Le système digestif n’échappe évidemment pas aux effets combinés des catécholamines et du cortisol. Qui n’a pas ressenti des malaises comme un estomac noué, un ventre ballonné, les nausées et l’envie d’aller à la selle ou d’uriner avant ou pendant un événement particulièrement stressant? Ces phénomènes surviennent lorsque le cerveau dirige toute son attention vers la réponse de fuite ou de combat. Cette réponse implique une partie du système nerveux que l’on appelle le « système nerveux sympathique ».

Le prix à payer pour cette mobilisation du système nerveux sympathique, c’est la diminution de l’activité d’un autre réseau de nerfs, le système nerveux parasympathique. C’est lui qui, par l’entremise du nerf vague, détend normalement les muscles et augmente la vidange des intestins. En même temps que la vidange des intestins est ralentie par l’activité réduite du nerf vague, le nerf qui commande la vessie et le rectum, lui, demeure actif – d’où les envies impérieuses d’uriner et d’aller à la selle qui accompagnent le stress.

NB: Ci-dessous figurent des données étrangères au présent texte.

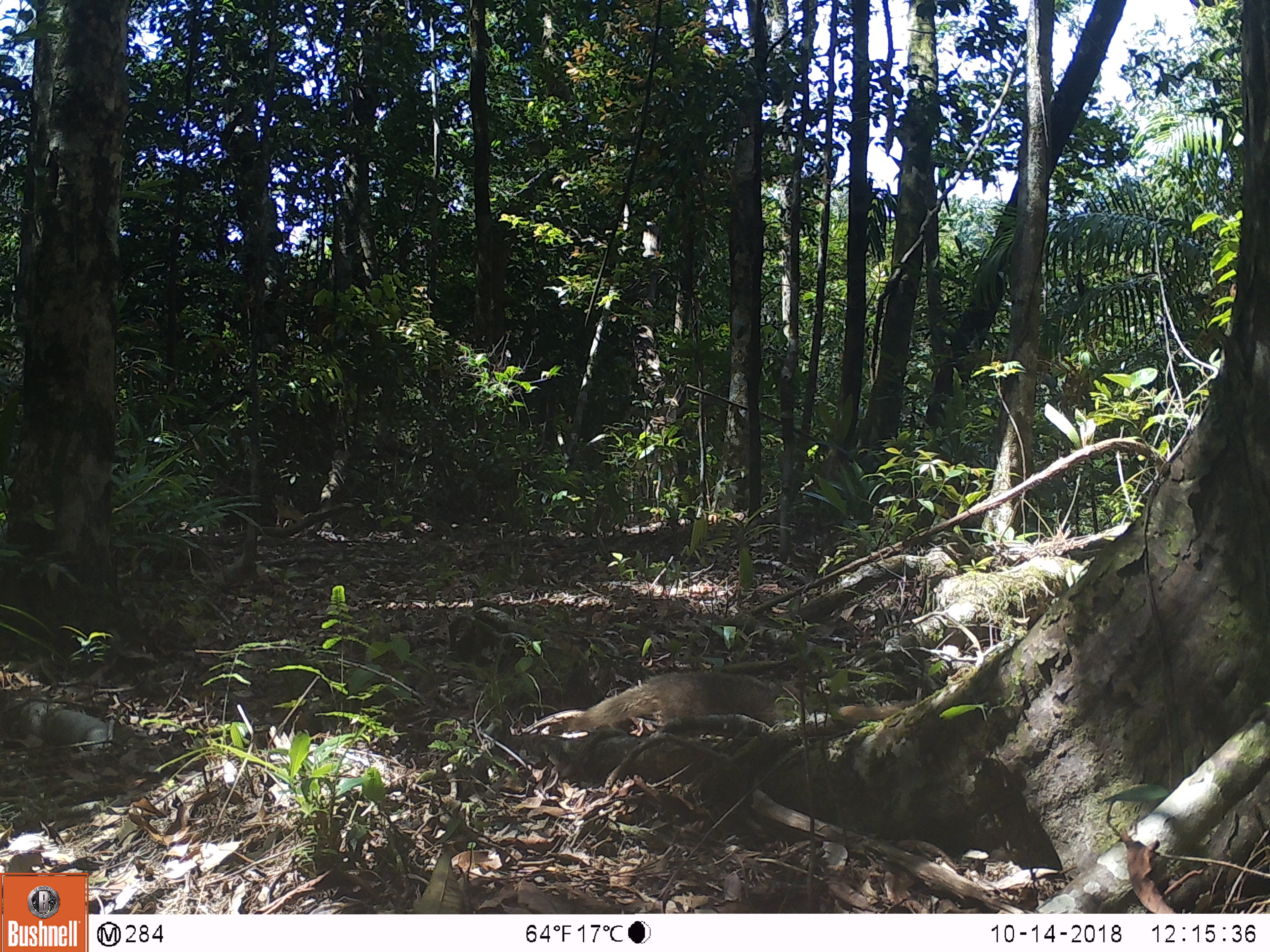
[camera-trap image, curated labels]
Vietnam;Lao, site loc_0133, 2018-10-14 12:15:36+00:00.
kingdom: Animalia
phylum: Chordata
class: Mammalia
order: Carnivora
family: Herpestidae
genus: Urva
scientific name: Urva urva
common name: crab-eating mongoose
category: crab eating mongoose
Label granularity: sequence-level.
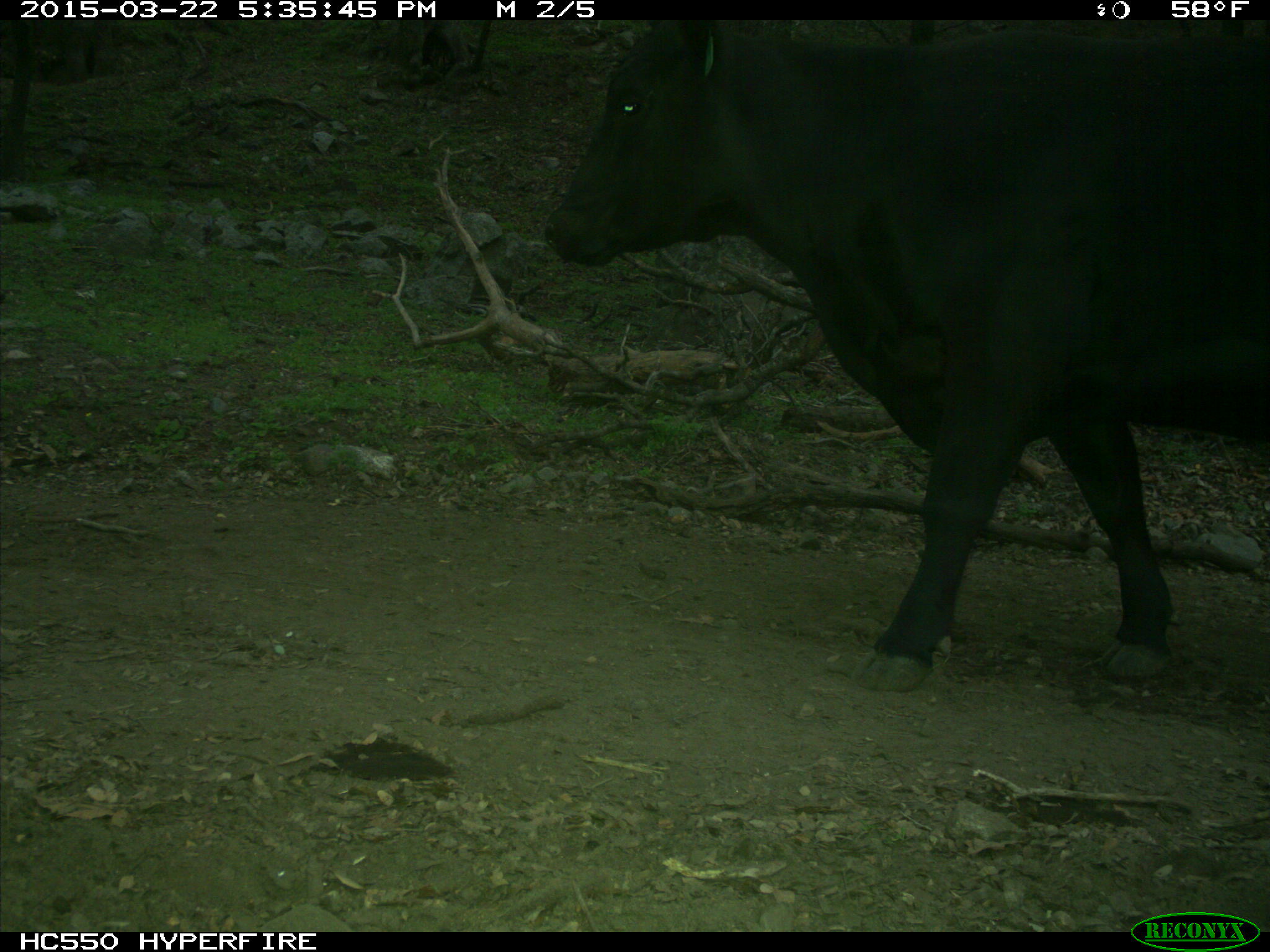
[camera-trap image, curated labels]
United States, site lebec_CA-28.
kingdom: Animalia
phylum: Chordata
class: Mammalia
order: Artiodactyla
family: Bovidae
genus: Bos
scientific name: Bos taurus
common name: domestic cow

À long terme, les situations de stress chroniques peuvent entraîner de nombreuses complications gastro-intestinales en aggravant des atteintes déjà présentes comme [2] :

  • La maladie inflammatoire de l’intestin (MII)
  • Le syndrome du côlon irritable
  • Le reflux gastro-œsophagien
  • Les ulcères gastroduodénaux

Maladies inflammatoires de l’intestin

Plusieurs études démontrent que le stress chronique peut augmenter le risque de rechute chez les patients atteints de la maladie de Crohn ou de la colite ulcéreuse. Les mécanismes sont complexes, mais comprennent assurément la capacité des hormones du stress à diminuer la réponse immunitaire et à augmenter la réponse inflammatoire [3].

Syndrome du côlon irritable

Bien qu’on ne connaisse pas tous les mécanismes à l’œuvre, le syndrome du côlon irritable comporte une composante psychologique importante. Il y a une communication constante et bidirectionnelle entre le cerveau et les intestins, qui est parfois considéré comme notre « deuxième cerveau ». Cette communication impliquerait, en plus des médiateurs de la transmission nerveuse, des hormones sécrétées par le tube digestif et agissant sur le cerveau, ainsi que de nombreuses molécules produites par le microbiome (l’ensemble des bactéries qui colonisent l’intestin) [4].

Reflux gastro-œsophagien

Des études sur un grand nombre de sujets démontrent que le niveau de stress et d’anxiété est nettement plus élevé chez les personnes souffrant de reflux gastro-œsophagien que chez les autres [5].

Ulcères gastro-duodénaux

La très grande majorité des ulcères de l’estomac et du duodénum sont causés par une infection par la bactérie Helicobacter pylori. H. pylori agit en attaquant la muqueuse qui protège la paroi de l’estomac des acides produits lors de la digestion. Il a été observé qu’indépendamment des infections à H. pylori et de la prise d’anti-inflammatoires non stéroïdiens, l’incidence des ulcères gastroduodénaux est plus élevée chez les personnes souffrant de stress psychologique que les sujets du groupe témoin [6].

Pour en savoir plus sur ces affections, consultez notre Petit guide sur les troubles digestifs.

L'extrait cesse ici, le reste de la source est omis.